Allí vivía mucha gente. El abuelo Pedro y la abuela Carmen, la Mamaé, mi mamá y yo, el tío Juan y la tía Laura y sus dos hijas, las primas Nancy y Gladys, el tío Lucho y la tía Olga; y en esa casa nació la primera hija de estos últimos, Wanda, en una tarde memorable en que, contagiado por la agitación que caldeaba el ambiente, me trepé a uno de los árboles del primer patio para espiar lo que ocurría. No debí de enterarme de gran cosa pues solo más tarde, en Piura y en 1946, supe cómo venían al mundo los niños y cómo los fabricaban sus papás. El tío Jorge también vivió allí hasta casarse con la tía Gaby, y el tío Pedro, cuando aparecía en Cochabamba a pasar las vacaciones, pues estudiaba medicina en Chile. Los empleados del segundo patio eran por lo menos tres, y había además dos figuras intermedias, de incierto estatuto: Joaquín, un muchachito huérfano que recogió el abuelito en Saipina, y Orlando, abandonado por una cocinera de la casa que desapareció sin dejar rastro, y a los que la abuelita Carmen terminó añadiendo a la familia.

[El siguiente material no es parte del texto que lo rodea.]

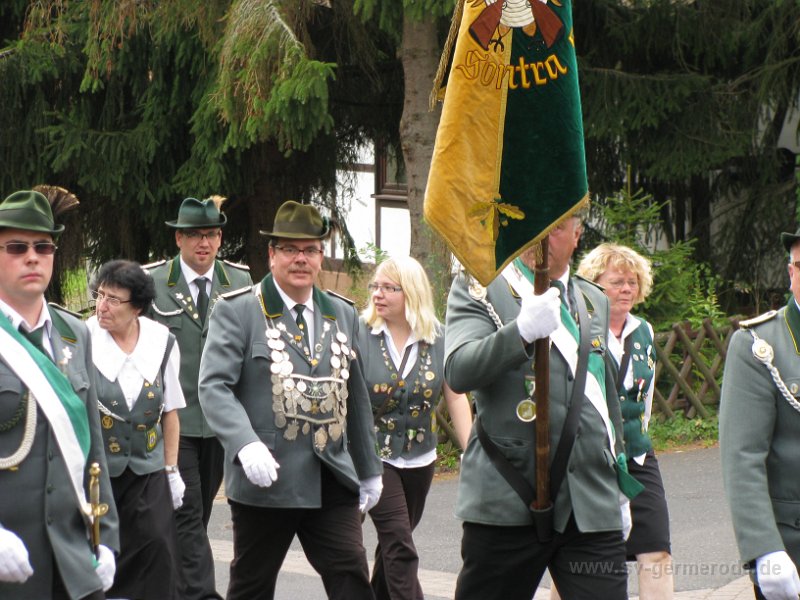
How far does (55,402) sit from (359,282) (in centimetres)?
1162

La prima Nancy tenía un año menos que yo y la prima Gladys dos. Eran unas magníficas compañeras de juegos, cómplices de todas las aventuras que yo tramaba, inspiradas de costumbre en las películas que veíamos en el cine Roxy y en el Teatro Achá, en las matinées de los sábados o las matinales del domingo. Las seriales eran formidables –tres capítulos por función y duraban varias semanas–, pero la película que nos llegó al alma y nos hizo llorar, reír y sobre todo soñar, y que repetimos varias veces –a mí me convenció de que debía ser torero– fue Sangre y arena, con Tyrone Power, Linda Darnell y Rita Hayworth.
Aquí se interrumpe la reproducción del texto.